Re: [PATCH 1/5] sched/topology: Introduce for_each_numa_node() iterator

Andrea Righi <arighi@xxxxxxxxxx> · Fri, 7 Feb 2025 16:44:07 +0100

Hi Yury,

On Thu, Feb 06, 2025 at 10:57:19PM -0500, Yury Norov wrote:
> On Thu, Feb 06, 2025 at 09:15:31PM +0100, Andrea Righi wrote:
...
> > @@ -261,6 +267,29 @@ sched_numa_hop_mask(unsigned int node, unsigned int hops)
> >  }
> >  #endif	/* CONFIG_NUMA */
> >  
> > +/**
> > + * for_each_numa_node - iterate over NUMA nodes at increasing hop distances
> > + *                      from a given starting node.
> > + * @node: the iteration variable, representing the current NUMA node.
> > + * @start: the NUMA node to start the iteration from.
> > + * @visited: a nodemask_t to track the visited nodes.
> 
> nit: s/nodemask_t/nodemask

The type is actually nodemask_t, do you think it's better to mention
nodemask instead?

> 
> > + * @state: state of NUMA nodes to iterate.
> > + *
> > + * This macro iterates over NUMA nodes in increasing distance from
> > + * @start_node and yields MAX_NUMNODES when all the nodes have been
> > + * visited.
> > + *
> > + * The difference between for_each_node() and for_each_numa_node() is that
> > + * the former allows to iterate over nodes in no particular order, whereas
> > + * the latter iterates over nodes in increasing order of distance.
> 
> for_each_node iterates them in numerical order. 

Oh yes, much better. :)

> 
> > + *
> > + * Requires rcu_lock to be held.
> > + */
> 
> Please mention complexity here, which is O(N^2). 

Ok. Will also add a comment to describe why it's O(N^2).

> 
> > +#define for_each_numa_node(node, start, visited, state)				\
> > +	for (node = start;							\
> > +	     node != MAX_NUMNODES;						\
> > +	     node = sched_numa_node(&(visited), start, state))
> 
> Please braces around parameters.

Ok.

> 
> 'node < MAX_NUMNODES' is better. It will cost you nothing but will give
> some guarantee that if user passes broken start value, we don't call
> sched_numa_node().

Good point.

> 
> What about:
>         start = -EINVAL;
>         foe_each_numa_node(node, start, visited, N_ONLINE)
>                 do_something(node);
> 
> Whatever garbage user puts in 'start', at the very first iteration,
> do_something() will be executed against it. Offline node, -EINVAL or
> NUMA_NO_NODE are the examples.

So, my idea was actually to use start == NUMA_NO_NODE for all the cases
where the starting node doesn't matter, for example when calling
scx_bpf_pick_idle_cpu(), that doesn't have a prev_cpu context.

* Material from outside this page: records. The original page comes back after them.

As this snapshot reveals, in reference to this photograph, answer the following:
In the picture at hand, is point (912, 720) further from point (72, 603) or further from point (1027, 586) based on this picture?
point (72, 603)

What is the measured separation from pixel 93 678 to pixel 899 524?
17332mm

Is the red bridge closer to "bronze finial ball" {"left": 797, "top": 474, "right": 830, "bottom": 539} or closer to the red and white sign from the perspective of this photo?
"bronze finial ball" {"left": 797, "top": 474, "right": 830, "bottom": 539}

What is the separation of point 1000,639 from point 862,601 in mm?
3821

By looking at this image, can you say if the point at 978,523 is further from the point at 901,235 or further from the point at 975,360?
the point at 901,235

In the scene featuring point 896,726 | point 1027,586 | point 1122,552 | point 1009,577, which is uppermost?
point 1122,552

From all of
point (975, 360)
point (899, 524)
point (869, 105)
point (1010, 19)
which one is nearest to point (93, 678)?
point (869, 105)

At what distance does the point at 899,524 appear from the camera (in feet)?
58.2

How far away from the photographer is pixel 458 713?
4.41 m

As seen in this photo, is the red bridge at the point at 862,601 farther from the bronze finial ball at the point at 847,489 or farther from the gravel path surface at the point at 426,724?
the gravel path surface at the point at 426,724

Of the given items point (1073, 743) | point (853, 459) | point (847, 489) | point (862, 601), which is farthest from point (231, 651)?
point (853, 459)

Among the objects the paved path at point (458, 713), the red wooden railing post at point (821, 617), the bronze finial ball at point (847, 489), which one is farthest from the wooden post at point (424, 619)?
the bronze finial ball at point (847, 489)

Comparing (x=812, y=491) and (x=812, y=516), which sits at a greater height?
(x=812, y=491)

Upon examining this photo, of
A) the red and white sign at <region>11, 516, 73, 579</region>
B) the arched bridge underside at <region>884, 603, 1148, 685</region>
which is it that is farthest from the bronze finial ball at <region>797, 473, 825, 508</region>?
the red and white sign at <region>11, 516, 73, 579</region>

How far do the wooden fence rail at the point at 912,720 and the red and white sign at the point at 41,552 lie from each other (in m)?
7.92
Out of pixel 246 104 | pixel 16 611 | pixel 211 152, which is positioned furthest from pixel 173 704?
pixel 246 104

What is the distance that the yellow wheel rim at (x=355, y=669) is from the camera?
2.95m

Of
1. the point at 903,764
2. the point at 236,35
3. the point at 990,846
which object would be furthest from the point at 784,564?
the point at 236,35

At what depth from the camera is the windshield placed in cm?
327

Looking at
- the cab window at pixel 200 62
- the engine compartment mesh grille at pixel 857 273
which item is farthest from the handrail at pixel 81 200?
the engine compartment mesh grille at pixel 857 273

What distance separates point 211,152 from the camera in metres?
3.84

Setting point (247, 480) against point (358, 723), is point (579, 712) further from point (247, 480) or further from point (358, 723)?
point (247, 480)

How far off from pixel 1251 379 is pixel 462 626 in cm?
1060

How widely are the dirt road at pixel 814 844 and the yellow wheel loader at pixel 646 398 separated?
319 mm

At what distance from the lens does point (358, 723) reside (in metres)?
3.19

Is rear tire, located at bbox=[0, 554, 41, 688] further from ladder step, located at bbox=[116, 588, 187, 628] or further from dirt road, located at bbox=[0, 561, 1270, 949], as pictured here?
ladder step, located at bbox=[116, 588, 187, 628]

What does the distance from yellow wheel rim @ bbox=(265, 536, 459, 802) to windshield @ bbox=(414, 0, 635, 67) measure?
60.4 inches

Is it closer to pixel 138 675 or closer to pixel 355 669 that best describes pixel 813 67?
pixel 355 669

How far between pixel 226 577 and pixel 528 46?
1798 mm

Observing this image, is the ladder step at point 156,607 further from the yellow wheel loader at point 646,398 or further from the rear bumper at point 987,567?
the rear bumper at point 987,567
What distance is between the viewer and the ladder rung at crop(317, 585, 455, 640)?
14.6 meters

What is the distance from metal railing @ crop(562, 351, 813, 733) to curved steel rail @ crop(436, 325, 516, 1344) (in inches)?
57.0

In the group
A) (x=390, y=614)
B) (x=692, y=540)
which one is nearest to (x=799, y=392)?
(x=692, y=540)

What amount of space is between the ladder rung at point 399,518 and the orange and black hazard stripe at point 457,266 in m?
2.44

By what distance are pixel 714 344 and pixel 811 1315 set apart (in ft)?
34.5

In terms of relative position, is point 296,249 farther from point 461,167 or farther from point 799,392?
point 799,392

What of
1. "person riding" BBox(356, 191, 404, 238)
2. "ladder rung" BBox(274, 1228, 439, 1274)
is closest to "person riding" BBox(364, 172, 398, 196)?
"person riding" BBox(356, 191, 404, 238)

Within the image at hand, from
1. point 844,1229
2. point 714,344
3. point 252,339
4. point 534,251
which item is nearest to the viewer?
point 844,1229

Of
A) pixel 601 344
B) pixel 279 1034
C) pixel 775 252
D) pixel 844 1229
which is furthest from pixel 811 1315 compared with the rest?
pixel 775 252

Should we implicitly fallback to for_each_node() when
start == NUMA_NO_NODE? And if it's complete garbage maybe just break and
never execute do_something(node)?

> 
> > +
> >  /**
> >   * for_each_numa_hop_mask - iterate over cpumasks of increasing NUMA distance
> >   *                          from a given node.
> > diff --git a/kernel/sched/topology.c b/kernel/sched/topology.c
> > index da33ec9e94ab2..e1d0a33415fb5 100644
> > --- a/kernel/sched/topology.c
> > +++ b/kernel/sched/topology.c
> > @@ -2183,6 +2183,48 @@ int sched_numa_find_nth_cpu(const struct cpumask *cpus, int cpu, int node)
> >  }
> >  EXPORT_SYMBOL_GPL(sched_numa_find_nth_cpu);
> >  
> > +/**
> > + * sched_numa_node - Find the NUMA node at the closest distance from
> > + *		     node @start.
> > + *
> > + * @visited: a pointer to a nodemask_t representing the visited nodes.
> > + * @start: the node to start the search from.
> 
> Maybe just 'node' The 'start' is only meaningful in the caller. Here
> we don't start, we just look for a node that is the most nearest to a
> given one.

Ok.

> 
> What if NOMA_NO_NODE is passed?

We could return the first non-visited node in numerical order. And still
fallback to for_each_node() from for_each_numa_node() when
start == NUMA_NO_NODE.

> 
> > + * @state: the node state to filter nodes by.
> > + *
> > + * This function iterates over all nodes in the given state and calculates
> > + * the distance to the starting node. It returns the node that is the
> > + * closest in terms of distance that has not already been considered (not
> > + * set in @visited and not the starting node). If the node is found, it is
> > + * marked as visited in the @visited node mask.
> > + *
> > + * Returns the node ID closest in terms of hop distance from the @start
> > + * node, or MAX_NUMNODES if no node is found (or all nodes have been
> > + * visited).
> > + */
> > +int sched_numa_node(nodemask_t *visited, int start, unsigned int state)
> 
> The name is somewhat confusing. Sched_numa_node what? If you're looking
> for a closest node, call your function find_closest_node().
> 
> We already have numa_nearest_node(). The difference between this one
> and what you're implementing here is that you add an additional mask.
> So, I'd suggest something like
> 
>  int numa_nearest_node_andnot(int node, unsigned int state, nodemask_t *mask)
> 
> Also, there's about scheduler her, so I'd suggest to place it next to
> numa_nearest_node() in mm/mempolicy.c.

Makes sense, and I agree that mm/mempolicy.c is a better place for this.

> 
> > +{
> > +	int dist, n, min_node, min_dist;
> > +
> > +	min_node = MAX_NUMNODES;
> > +	min_dist = INT_MAX;
> > +
> > +	/* Find the nearest unvisted node */
> 
> If you name it properly, you don't need to explain your intentions in
> the code. Also, at this level of abstraction, the 'visited' name may
> be too specific. Let's refer to it as just a mask containing nodes
> that user wants to skip for whatever reason. 

Ok.

> 
> 
> > +	for_each_node_state(n, state) {
> > +		if (n == start || node_isset(n, *visited))
> > +			continue;
> 
> Nah.
> 
> 1. Skipping start node is wrong. The very first call should return
> 'start' exactly. Then it will be masked out, so the traversing will
> move forward. 
> 2. This should be for_each_node_state_andnot(n, state, mask).
> 
> This way you'll be able to drop the above condition entirely.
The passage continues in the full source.